- EXERCISE DETAILS:
Count the lines in the data below that contain the string "door", treating uppercase and lowercase letters as distinct, and reply with only that number.

- INPUT RECORDS:
▼▼▼

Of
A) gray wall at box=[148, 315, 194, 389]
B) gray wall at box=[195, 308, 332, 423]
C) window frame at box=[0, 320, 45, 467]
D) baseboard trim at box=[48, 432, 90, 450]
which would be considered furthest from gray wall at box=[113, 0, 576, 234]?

▲▲▲
▼▼▼

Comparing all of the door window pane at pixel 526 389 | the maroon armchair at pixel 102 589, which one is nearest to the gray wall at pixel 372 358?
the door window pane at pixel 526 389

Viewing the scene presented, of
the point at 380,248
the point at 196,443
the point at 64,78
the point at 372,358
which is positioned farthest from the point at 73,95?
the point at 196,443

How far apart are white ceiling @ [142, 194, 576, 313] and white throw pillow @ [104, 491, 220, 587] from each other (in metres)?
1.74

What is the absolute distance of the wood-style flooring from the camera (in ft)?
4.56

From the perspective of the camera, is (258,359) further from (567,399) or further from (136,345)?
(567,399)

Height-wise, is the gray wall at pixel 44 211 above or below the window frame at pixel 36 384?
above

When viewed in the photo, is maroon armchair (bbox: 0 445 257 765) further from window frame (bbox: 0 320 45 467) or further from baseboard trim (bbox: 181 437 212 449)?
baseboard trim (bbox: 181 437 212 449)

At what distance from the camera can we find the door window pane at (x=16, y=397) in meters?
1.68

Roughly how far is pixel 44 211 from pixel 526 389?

▲▲▲
▼▼▼

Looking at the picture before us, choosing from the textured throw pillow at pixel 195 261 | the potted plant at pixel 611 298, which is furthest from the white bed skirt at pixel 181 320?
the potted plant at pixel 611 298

▲▲▲

- FULL SOLUTION:
3